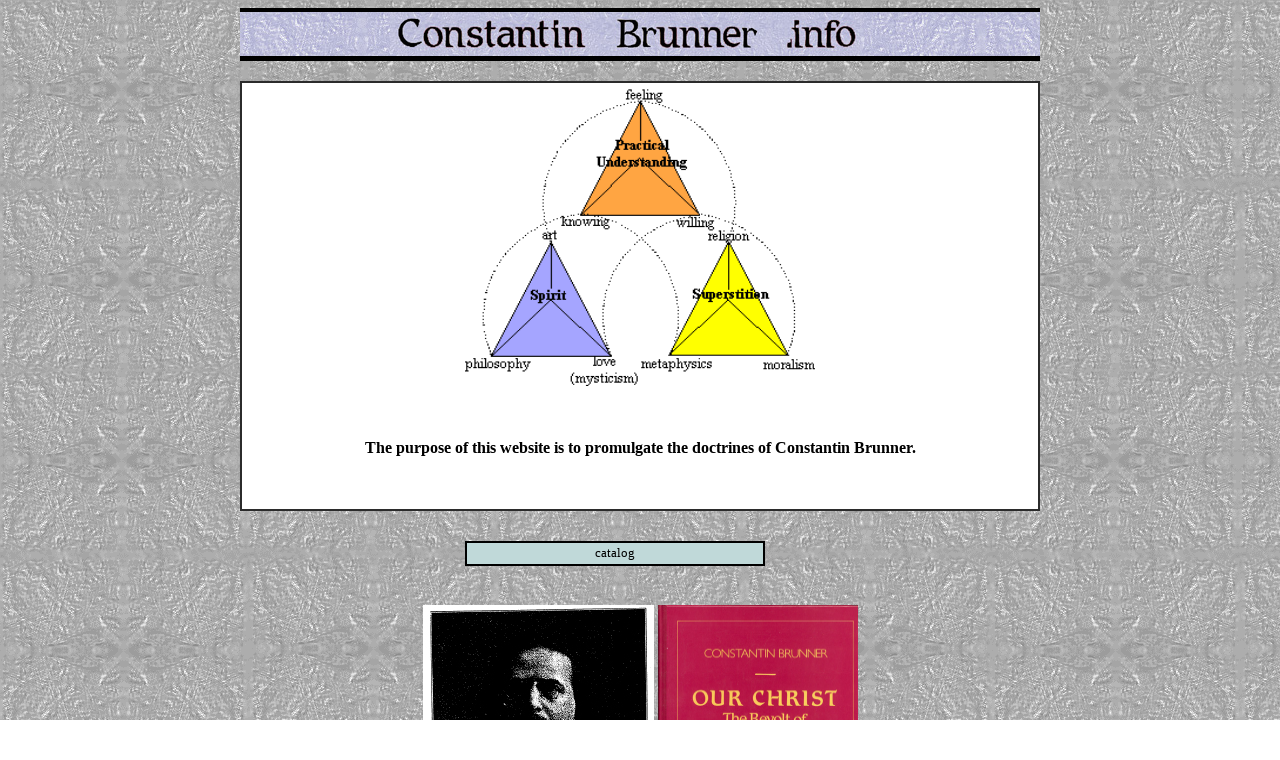

--- FILE ---
content_type: text/html; charset=UTF-8
request_url: http://constantinbrunner.info/
body_size: 508
content:
<html>
<title>constantinbrunner.info</title>

<head>

<meta http-equiv="refresh" content="0; url=http://constantinbrunner.info/pages/intro.html"> 
 
</head> 

<!-- BEGIN WebSTAT Activation Code -->
<script type="text/javascript" language="JavaScript" src="http://hits.webstat.com/cgi-bin/wsv2.cgi?54229"></script>
<noscript>
<a href="http://www.webstat.com">
<img SRC="http://hits.webstat.com/scripts/wsb.php?ac=54229" border="0"></a>
</noscript>
<!-- END WebSTAT Activation Code -->


</html>




--- FILE ---
content_type: text/html
request_url: http://constantinbrunner.info/pages/intro.html
body_size: 1257
content:
<html>
<head>
<LINK REL="stylesheet" type="text/css" href="../css/style4.css"> 


</head>
<body>
<h1><IMG SRC="../pix/banner4.jpg"></h1>


<table id="t01">
<tr><td id="centre">
<IMG SRC="../pix/schema.gif" width="350" height="300" TITLE="Brunner's doctrine">
</td></tr>
<tr><td id="centre">
<b>The purpose of this website is to promulgate the doctrines of Constantin Brunner.</b>
</td></tr>
</table>


<div id="buttonbox">

<table class="button">

<tr>

<td id="centre02">
<a href="catalog.html"class="dog">catalog</a></td>

</tr>

</table></div>
<br><br>
<table id="t02">
<tr><td id="centre">
<IMG SRC="../pix/brunner-ostundwest.jpg" TITLE="Brunner"></td>   

<td id="centre">
<IMG SRC="../pix/ourchrist.jpg" TITLE="<i>Our Christ</i>, by Constantin Brunner" width="200" height="300"></td>   


</tr>
</table>
<body background="../pix/d1-2infinite.gif">

<!-- BEGIN WebSTAT Activation Code -->
<script type="text/javascript" language="JavaScript" src="https://secure.webstat.com/cgi-bin/wsv2.cgi?54229"></script>
<noscript>
<a href="http://www.webstat.com">
<img src="https://secure.webstat.com/scripts/wsb.php?ac=54229" border="0" alt="Website Metrics and Site Statistics by WebSTAT" /></a>
</noscript>
<!-- END WebSTAT Activation Code -->
</body>
</html>


--- FILE ---
content_type: text/css
request_url: http://constantinbrunner.info/css/style4.css
body_size: 1332
content:
h1 {
font-size: 30px;
margin-left:auto; 
    margin-right:auto;
width: 650px;
padding-left: 150;
color: #040;
background-image: url(../pix/d1-3infinite.jpg);    
border-top: 4px solid #000;
border-bottom: 5px solid #000;

}



table#t01 {
border: 2px #2b2b2b solid;
margin-left:auto; 
    margin-right:auto;
width: 800px;
background-color: white;
font-family: verdana;

 
}


table#t02 {

margin-left:auto; 
    margin-right:auto;
width: 200px;

}

td#centre {

padding-bottom:50px;
text-align: center}

td#centre02 {

text-align: center}


td#centrehead {

padding-bottom:50px;
text-align: center
font-size: 30px;
text-align: center

}

td#centre02 {

text-align: center}

td#left {

padding-left: 100px;
padding-bottom:50px;
}

td#centre02 {

text-align: center}


div#buttonbox {

border: 0px solid black;
padding-top: 30px;
padding-bottom: px;
padding-right: 50px;
}

table.button
{ text-align: left;
font-family: verdana;
font-size: 80%;
color: black;
width: 300px;
height: 20px;
border: 2px black solid;
background-color: #C0D9D9;
margin-left:auto; 
    margin-right:auto;
}


a.dog {color: black;}
a.dog:link { color: black; text-decoration: none }
a.dog:active { color: black; text-decoration: none }
a.dog:visited { color: black; text-decoration: none }
a.dog:hover { color: blue; text-decoration: none;background:#AAC8CE }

========

Your objective ▸
Report every line of the material above in which "JavaScript" appears.

Reply to the exercise ▸
<script type="text/javascript" language="JavaScript" src="http://hits.webstat.com/cgi-bin/wsv2.cgi?54229"></script>
<script type="text/javascript" language="JavaScript" src="https://secure.webstat.com/cgi-bin/wsv2.cgi?54229"></script>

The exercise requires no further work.